I see the NASA image and feel the light of Olga and the dancers in her dance studio. They are there somewhere. This image shows a complex drawing: darkness with craquelure of light, country borders, constellations of cities, reminding me of Malevich’s “Square”, which was supposed to prophesy the end of art: it has similar white cracks in the texture of the black surface – for your own salvation. I wanted to write about the darkness and how the people of Ukraine plunged into that darkness. I don’t want them to sink into her.
If I were a magic lawyer
Now the most difficult phase of the war begins for the population: power, water and heating failures in the coming cold months, in the darkest time. My friends in the big cities persevere, accept it in a disciplined manner, almost athletically, learning the complexities of everyday life in the face of power cuts.
But what about those who live in cities with completely destroyed infrastructure? What does that mean for the army, for an intensive care unit, for a maternity hospital? I would have preferred to write an appeal here, a list of citizens’ groups that buy generators that save lives. I think of this need. And if I were a magic lawyer, I would have turned Gerhard Schröder’s fortune into generators.
I have known Olga all my life. We used to sing together in the Shchedryk children’s choir, three times a week for ten years, in the October Palace above the Maidan.
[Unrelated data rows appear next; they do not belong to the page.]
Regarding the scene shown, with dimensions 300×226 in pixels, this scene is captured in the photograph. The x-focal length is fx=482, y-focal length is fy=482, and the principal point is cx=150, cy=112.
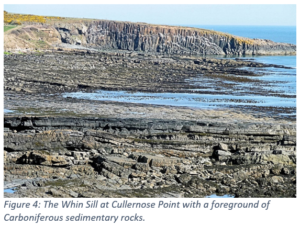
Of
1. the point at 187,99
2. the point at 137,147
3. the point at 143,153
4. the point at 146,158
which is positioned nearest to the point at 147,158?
the point at 146,158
In 2014 she led me across the protest site, we even stood briefly on the barricades, and her husband Sascha, whom we all stubbornly called “Ostap”, then proudly showed me the cannon stoves that he built for the protesters’ tents so that nobody had to freeze .
Ostap was an engineer and a brilliant hobbyist. When the war first broke out, he was committed to modernizing the army, and I didn’t immediately understand his move. Almost exactly two years ago, shortly after my father died, he died of Covid after a long struggle. I thought at the time that we had reached the pinnacle of fateful unpredictability and sadness.
Opera in the air raid shelter
Olga is always a light for me in this war. I always call her. She tells me about her “professor’s backyard” where she lives and which has organized itself since the beginning of the war: when the supply in the city collapsed, the people from Olga’s farm collected aid supplies for the needy. They streamed opera performances in their air-raid shelter because a physicist who runs the Wagner Society lives there.
Olga was the first I heard about relatives dying, in the suburbs of Kiev. Recently, her Canadian sister, who was visiting the Himalayas as a tourist, came to visit with mountaineering gear, and the whole farm learned simple tricks to better endure the cold. A colourful, funny, tragic practice for life. The other day Olga told me how she bought USB lamps, daylight panels and even massage candles at the market – everything that glows.
My brother wrote to me today. He traveled to Lviv from Chicago to present a book on the city’s architectural history. He just wanted to go to Ukraine. He was wandering somewhere in the dark with a flashlight: the NASA image on a human scale – he wanted to call me, but only wrote briefly from beautiful Lemberg: “Power failure, air raid alarm, I’ll be in touch soon.” And I’m waiting.